[QUOTE=SenorBeef]
I don’t think the OP is suffering from a false sense of randomness.
What he’s asking is… let’s say you have a 9 balls in a lottery. 1 1 1, 2 2 2, 3 3 3. Is 222 any less likely than 123?
Well, if you think about it in terms of a consecutive series - the first ball is a 2 (1/3rd chance), so you now have 2/8 chances to draw a 2 with the remaining ball. You do. Now you have 1/7 chances of drawing the last 2. It appears that, from that perspective, the odds of that happening are 1/3 * 1/4 * 1/7 = roughly 1.1%.
On the other hand, the 123 drawing appears to be 3/9 * 3/8 * 3/7 = roughly 5.1%.

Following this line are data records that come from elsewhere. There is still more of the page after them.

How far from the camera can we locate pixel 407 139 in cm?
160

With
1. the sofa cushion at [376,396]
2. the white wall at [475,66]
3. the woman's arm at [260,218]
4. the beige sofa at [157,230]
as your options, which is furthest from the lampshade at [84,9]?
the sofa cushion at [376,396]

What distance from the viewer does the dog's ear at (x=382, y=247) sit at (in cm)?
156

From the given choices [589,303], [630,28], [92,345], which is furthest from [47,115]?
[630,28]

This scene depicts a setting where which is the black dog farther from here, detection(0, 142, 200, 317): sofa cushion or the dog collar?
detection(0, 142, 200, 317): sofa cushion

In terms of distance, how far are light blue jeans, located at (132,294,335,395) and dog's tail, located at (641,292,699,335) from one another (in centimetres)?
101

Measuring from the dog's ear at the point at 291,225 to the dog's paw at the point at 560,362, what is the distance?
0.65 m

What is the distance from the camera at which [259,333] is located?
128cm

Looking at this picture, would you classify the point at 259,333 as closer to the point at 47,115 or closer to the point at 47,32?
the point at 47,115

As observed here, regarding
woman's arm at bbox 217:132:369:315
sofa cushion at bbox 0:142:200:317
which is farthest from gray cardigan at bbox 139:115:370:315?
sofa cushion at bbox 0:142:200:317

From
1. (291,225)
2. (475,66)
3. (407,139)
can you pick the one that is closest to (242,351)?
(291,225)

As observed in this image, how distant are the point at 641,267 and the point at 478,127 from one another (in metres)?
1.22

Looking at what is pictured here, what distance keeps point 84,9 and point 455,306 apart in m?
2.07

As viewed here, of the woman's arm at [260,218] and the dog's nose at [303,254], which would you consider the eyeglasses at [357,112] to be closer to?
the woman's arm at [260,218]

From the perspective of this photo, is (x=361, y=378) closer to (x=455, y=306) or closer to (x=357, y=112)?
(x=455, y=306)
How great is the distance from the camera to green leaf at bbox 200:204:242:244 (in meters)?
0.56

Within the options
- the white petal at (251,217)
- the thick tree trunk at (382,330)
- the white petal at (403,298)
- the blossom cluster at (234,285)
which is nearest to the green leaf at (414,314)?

In other words, if there are a fixed number of each type of ball, every time you draw one of those numbers, it becomes less likely that the number will be drawn again.
And… this is fundamental stuff to me, but I’m up past my bed time and am unable to think clearly, so I’m not able to figure out the error here. I’ll revisit this tomorrow if no one has offered an explanation.
Some of the explanations in this thread seem faulty, though. If you roll a die 3 times, you’re as likely to get a single number all three times as any other combination of numbers, because one die roll doesn’t affect the next. However, when you’re taking lottery balls away from a lottery as you pick them, you’re affecting the future probabilities. I think some people are trying to explain the former, rather than the latter.
[/QUOTE]
He said “the balls are replaced in the bowl”, so I think you’re the one trying to explain the wrong model, dude. And you’re right, this is fundamental stuff, in this case RTFOP.